Il suo payload di infezione è in grado di cambiare il PIN del dispositivo, per evitare che la vittima possa accedere al proprio dispositivo e contemporaneamente codifica i dati della vittima: una tale combinazione non era mai stata vista prima nell’ecosistema Android.

Una volta avviata, l’applicazione richiede l’attivazione del “Servizio di Google Play”. Dopo aver acquisito le autorizzazioni di accesso, il malware le utilizza per attivare i diritti di amministratore del dispositivo e si imposta come applicazione Home predefinita, in entrambi i casi senza il consenso dell’utente.

Oltre a essere un ransomware, il DoubleLocker si basa anche su un particolare Trojan bancario già analizzato dai ricercatori di ESET, secondo i quali la funzionalità che consentirebbe a questo malware di sottrarre le credenziali bancarie dai sistemi delle vittime potrebbe essere aggiunta molto facilmente.  Questa funzionalità aggiuntiva trasformerebbe DoubleLocker in quello che i ricercatori di ESET definiscono come un “ransom-banker”, già identificato in una versione di test in the wild a Maggio 2017.

I ricercatori di ESET ricordano l’importanza di utilizzare una valida soluzione di sicurezza per proteggere i dispositivi mobile, che impediscono il contagio da DoubleLocker e da altri tipi di malware.

Come rimuoverlo?

Nella nota del riscatto si avvisa l’utente su quello che accadrebbe rimuovendo o bloccando le attività del DoubleLocker: “Senza [il software], non potrai più riavere i tuoi file originali”. Per evitare rimozioni involontarie del “software”, i truffatori arrivano persino a raccomandare di disabilitare il software antivirus dell’utente.

“Tali consigli sono irrilevanti: tutti quelli che utilizzano una soluzione di sicurezza valida suli proprio dispositivo sono protetti contro il DoubleLocker,” commenta Lukáš Štefanko, ricercatore di Malware.

Per gli utenti che vogliono rimuovere il ransomware DoubleLocker dai propri dispositivi, Lukáš Štefanko raccomanda di seguire quanto riportato:

Per i dispositivi senza root e che non hanno una soluzione di gestione del dispositivo mobile installata capace di resettare il PIN, la sola possibilità per rimuovere il PIN dalla schermata di blocco è ripristinare le impostazioni di fabbrica del dispositivo.

Per i dispositivi con il root allora l’utente si può connettere attraverso ADB e rimuovere il file dove viene salvato il PIN. Per poter effettuare questa attività sul dispositivo dovrà risultare abilitata la modalità di debug USB (Impostazioni -> Opzioni sviluppatore -> Debug USB).

Il PIN o la schermata di blocco con password verrà rimossa e l’utente potrà accedere al dispositivo.
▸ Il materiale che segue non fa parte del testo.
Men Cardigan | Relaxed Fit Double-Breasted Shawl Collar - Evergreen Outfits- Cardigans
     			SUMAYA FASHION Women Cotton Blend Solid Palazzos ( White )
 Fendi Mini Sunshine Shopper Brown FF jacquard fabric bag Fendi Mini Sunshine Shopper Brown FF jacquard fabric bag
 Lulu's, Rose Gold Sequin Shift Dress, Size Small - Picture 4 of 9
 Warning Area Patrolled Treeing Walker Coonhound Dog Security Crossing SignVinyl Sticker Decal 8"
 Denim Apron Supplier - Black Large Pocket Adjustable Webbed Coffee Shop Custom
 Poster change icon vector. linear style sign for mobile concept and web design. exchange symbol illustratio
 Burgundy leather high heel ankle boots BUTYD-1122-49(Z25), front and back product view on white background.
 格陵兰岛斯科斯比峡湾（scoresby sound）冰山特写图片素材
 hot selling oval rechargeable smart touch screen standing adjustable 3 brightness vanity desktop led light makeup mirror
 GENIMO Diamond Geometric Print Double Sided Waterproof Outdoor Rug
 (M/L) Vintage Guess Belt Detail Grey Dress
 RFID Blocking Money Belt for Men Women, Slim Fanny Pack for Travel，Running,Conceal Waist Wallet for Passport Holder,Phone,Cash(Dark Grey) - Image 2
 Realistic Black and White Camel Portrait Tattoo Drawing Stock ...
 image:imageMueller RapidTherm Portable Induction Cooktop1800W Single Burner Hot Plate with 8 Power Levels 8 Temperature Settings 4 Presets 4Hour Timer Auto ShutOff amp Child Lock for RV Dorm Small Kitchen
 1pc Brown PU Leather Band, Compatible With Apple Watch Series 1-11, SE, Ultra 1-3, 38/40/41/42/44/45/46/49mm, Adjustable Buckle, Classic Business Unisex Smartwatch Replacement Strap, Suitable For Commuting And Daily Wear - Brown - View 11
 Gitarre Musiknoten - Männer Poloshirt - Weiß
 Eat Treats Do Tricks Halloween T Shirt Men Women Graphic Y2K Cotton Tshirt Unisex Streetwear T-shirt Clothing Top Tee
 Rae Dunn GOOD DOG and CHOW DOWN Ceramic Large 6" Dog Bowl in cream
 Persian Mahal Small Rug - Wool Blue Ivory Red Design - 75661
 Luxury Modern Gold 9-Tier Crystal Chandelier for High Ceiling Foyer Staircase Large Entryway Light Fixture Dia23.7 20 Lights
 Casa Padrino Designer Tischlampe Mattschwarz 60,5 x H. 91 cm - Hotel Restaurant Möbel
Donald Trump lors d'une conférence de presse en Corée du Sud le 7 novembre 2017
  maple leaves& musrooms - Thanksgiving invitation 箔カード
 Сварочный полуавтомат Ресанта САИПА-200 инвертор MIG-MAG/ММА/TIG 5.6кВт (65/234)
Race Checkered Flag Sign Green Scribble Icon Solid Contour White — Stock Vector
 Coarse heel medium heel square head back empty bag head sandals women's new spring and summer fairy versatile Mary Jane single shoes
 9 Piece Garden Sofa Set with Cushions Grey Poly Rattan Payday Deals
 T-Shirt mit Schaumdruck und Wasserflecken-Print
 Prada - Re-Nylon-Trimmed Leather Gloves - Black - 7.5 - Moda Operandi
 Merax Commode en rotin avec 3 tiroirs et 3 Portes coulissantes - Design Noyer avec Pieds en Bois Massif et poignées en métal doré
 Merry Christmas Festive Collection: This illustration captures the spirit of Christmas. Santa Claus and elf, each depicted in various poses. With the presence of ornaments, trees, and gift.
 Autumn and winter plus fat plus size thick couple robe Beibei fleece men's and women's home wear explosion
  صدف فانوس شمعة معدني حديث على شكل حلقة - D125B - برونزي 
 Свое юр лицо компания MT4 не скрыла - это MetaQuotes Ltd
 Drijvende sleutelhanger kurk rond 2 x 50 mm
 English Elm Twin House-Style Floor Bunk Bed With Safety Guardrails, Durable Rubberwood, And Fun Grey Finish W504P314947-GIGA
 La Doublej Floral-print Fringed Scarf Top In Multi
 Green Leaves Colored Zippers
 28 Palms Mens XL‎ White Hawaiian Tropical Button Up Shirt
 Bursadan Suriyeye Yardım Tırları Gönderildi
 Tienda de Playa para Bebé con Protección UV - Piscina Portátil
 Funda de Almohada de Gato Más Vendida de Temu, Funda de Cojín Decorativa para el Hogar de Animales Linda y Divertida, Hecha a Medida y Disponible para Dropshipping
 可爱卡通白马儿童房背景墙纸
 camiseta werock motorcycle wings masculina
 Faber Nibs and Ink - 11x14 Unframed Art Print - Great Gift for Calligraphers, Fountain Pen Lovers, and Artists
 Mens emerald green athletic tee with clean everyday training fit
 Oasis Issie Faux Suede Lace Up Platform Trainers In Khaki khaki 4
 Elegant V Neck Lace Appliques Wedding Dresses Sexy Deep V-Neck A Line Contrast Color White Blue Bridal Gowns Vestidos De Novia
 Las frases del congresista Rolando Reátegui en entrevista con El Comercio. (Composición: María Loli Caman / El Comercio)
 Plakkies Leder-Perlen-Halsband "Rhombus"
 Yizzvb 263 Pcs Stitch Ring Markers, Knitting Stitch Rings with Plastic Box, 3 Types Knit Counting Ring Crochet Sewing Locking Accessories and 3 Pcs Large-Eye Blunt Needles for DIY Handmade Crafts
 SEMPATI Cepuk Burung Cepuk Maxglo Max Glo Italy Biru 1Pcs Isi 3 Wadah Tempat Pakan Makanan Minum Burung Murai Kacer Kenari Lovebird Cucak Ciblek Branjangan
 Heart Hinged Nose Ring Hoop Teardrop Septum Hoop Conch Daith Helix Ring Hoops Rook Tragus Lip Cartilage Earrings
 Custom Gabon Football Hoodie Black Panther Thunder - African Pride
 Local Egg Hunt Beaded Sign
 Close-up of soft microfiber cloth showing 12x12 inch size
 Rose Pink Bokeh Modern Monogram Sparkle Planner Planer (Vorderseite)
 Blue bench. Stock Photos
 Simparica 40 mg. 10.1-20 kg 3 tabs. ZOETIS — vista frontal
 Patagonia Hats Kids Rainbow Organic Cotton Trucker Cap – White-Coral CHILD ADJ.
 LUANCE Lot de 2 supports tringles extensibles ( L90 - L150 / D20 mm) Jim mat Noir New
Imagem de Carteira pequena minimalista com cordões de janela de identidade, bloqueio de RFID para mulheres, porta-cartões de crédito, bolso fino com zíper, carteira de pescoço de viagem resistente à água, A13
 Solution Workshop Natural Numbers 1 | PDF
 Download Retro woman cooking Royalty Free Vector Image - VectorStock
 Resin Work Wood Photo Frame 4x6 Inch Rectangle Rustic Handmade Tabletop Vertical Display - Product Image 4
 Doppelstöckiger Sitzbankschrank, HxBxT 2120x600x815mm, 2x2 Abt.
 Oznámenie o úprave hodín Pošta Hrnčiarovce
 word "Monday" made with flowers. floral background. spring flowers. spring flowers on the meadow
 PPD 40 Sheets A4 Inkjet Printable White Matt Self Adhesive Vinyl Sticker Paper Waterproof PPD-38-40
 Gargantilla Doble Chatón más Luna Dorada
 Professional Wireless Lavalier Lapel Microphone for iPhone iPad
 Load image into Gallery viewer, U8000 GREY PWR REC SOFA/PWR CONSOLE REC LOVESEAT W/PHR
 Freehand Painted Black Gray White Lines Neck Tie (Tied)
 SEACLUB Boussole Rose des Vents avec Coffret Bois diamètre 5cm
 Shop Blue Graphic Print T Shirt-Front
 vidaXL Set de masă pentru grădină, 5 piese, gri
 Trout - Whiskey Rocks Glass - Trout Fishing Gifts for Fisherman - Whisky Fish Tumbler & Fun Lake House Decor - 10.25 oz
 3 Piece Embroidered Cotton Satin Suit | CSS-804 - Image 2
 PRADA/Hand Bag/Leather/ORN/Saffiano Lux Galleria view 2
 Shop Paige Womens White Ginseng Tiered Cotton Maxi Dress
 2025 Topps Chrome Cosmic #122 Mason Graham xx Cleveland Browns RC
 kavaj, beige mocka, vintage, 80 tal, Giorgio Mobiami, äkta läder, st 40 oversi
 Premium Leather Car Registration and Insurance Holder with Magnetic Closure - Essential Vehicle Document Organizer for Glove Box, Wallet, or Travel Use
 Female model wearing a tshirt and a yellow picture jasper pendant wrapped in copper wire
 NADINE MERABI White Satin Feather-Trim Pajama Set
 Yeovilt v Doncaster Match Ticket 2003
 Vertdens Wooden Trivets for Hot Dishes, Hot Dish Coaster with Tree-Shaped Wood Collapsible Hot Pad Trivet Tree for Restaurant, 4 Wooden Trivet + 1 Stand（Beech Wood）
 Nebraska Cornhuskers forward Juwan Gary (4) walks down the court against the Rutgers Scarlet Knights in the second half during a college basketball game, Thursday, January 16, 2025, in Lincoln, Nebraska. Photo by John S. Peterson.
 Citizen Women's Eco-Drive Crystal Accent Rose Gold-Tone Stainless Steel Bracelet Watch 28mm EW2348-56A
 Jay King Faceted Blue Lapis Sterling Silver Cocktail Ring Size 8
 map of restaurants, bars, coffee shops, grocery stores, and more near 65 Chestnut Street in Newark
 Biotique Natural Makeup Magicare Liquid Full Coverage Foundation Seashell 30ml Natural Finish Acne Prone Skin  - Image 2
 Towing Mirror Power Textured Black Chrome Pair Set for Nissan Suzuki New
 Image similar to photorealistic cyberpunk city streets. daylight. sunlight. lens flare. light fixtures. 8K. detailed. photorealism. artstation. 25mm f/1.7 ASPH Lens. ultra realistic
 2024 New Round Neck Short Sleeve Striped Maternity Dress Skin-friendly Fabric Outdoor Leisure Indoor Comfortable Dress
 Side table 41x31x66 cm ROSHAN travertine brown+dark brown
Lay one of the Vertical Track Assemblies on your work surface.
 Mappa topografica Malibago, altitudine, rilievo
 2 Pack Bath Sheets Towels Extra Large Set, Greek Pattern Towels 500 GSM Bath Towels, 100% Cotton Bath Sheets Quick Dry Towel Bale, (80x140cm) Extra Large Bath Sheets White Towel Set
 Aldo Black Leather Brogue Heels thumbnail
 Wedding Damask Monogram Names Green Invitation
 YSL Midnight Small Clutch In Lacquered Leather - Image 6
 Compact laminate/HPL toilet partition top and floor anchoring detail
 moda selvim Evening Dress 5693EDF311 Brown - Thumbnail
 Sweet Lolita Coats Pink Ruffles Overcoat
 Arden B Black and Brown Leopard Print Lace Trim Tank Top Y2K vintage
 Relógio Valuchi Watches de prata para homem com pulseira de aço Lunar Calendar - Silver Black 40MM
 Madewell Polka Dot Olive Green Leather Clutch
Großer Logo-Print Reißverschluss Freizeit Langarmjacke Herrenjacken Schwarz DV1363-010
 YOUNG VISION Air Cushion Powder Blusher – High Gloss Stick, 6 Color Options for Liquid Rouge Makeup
Successivamente, lavorando in modalità provvisoria, l’utente potrà privare il malware dei diritti di amministratore e disinstallarlo. In alcuni casi sarà necessario riavviare il dispositivo.

“DoubleLocker ribadisce agli utenti la necessità di avere una soluzione di sicurezza installata e di effettuare periodicamente il backup dei propri dati” conclude Lukáš Štefanko.